INPUT Start Marker
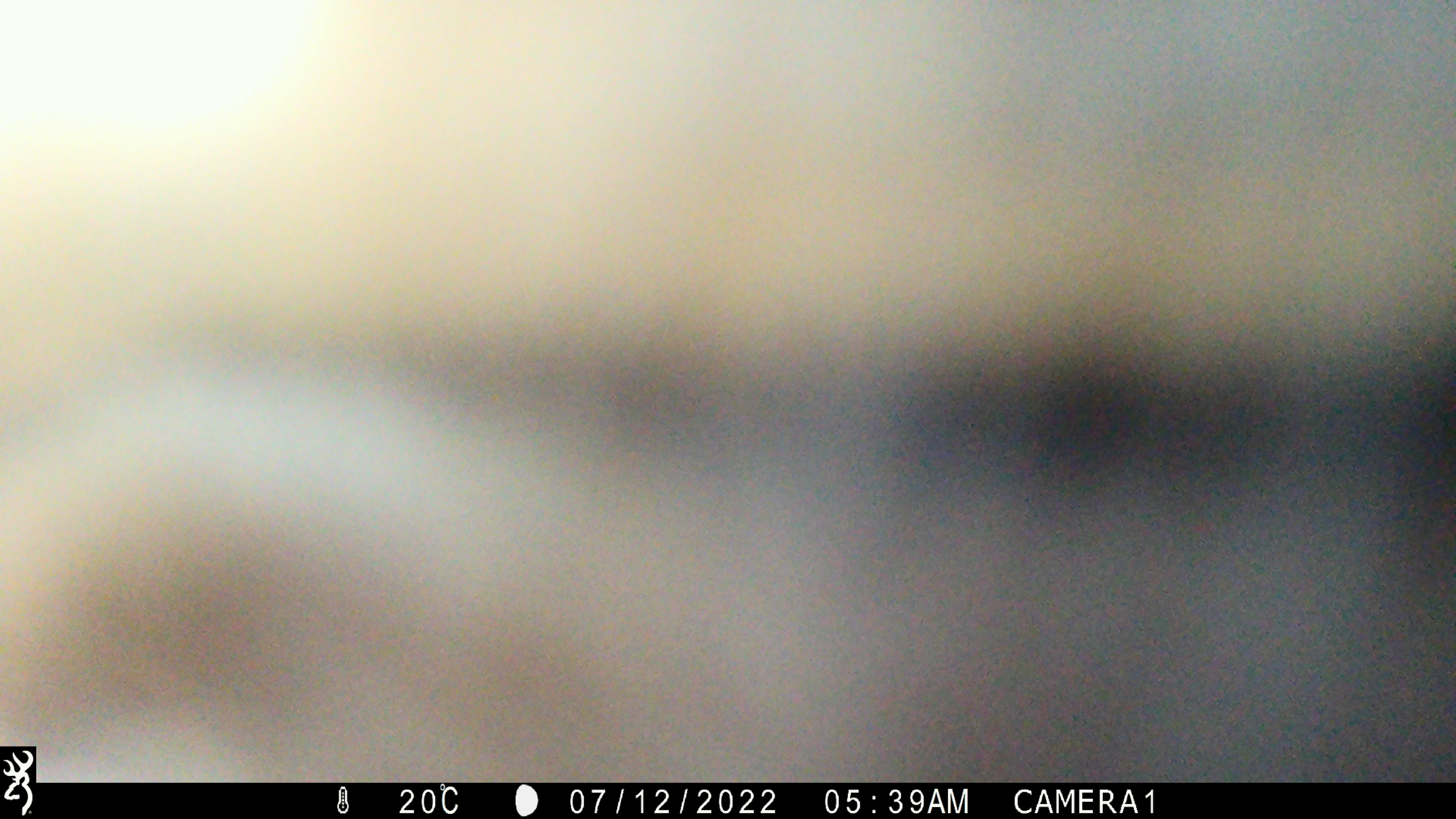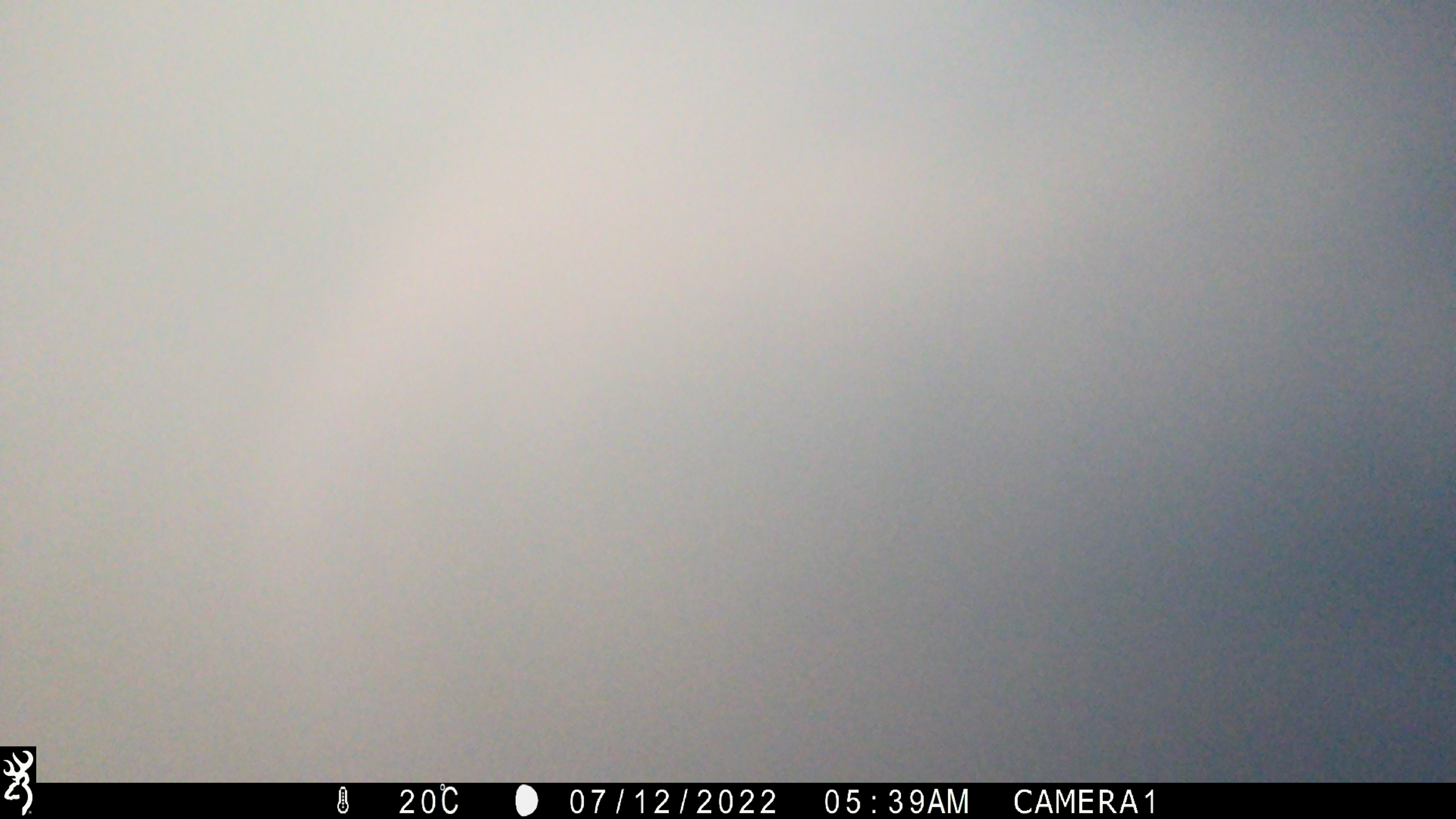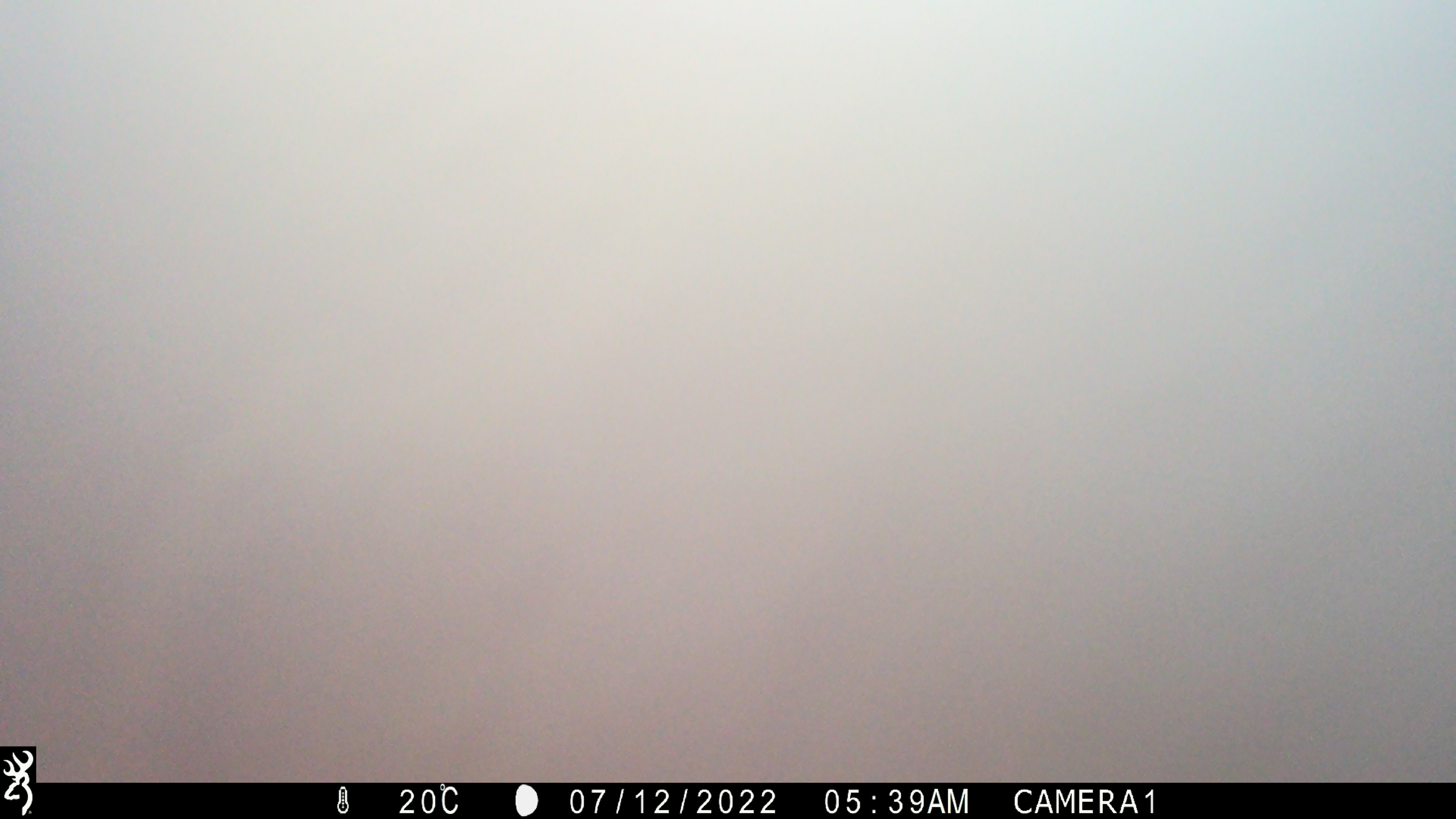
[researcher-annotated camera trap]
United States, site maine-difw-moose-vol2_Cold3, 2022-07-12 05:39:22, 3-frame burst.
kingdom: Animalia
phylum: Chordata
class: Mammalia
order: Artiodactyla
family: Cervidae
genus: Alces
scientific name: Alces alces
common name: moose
INPUT End Marker
*TASK DESCRIPTION*. Repeat the lines above precisely and skip every picture.

*TASK OUTPUT*.
[researcher-annotated camera trap]
United States, site maine-difw-moose-vol2_Cold3, 2022-07-12 05:39:22, 3-frame burst.
kingdom: Animalia
phylum: Chordata
class: Mammalia
order: Artiodactyla
family: Cervidae
genus: Alces
scientific name: Alces alces
common name: moose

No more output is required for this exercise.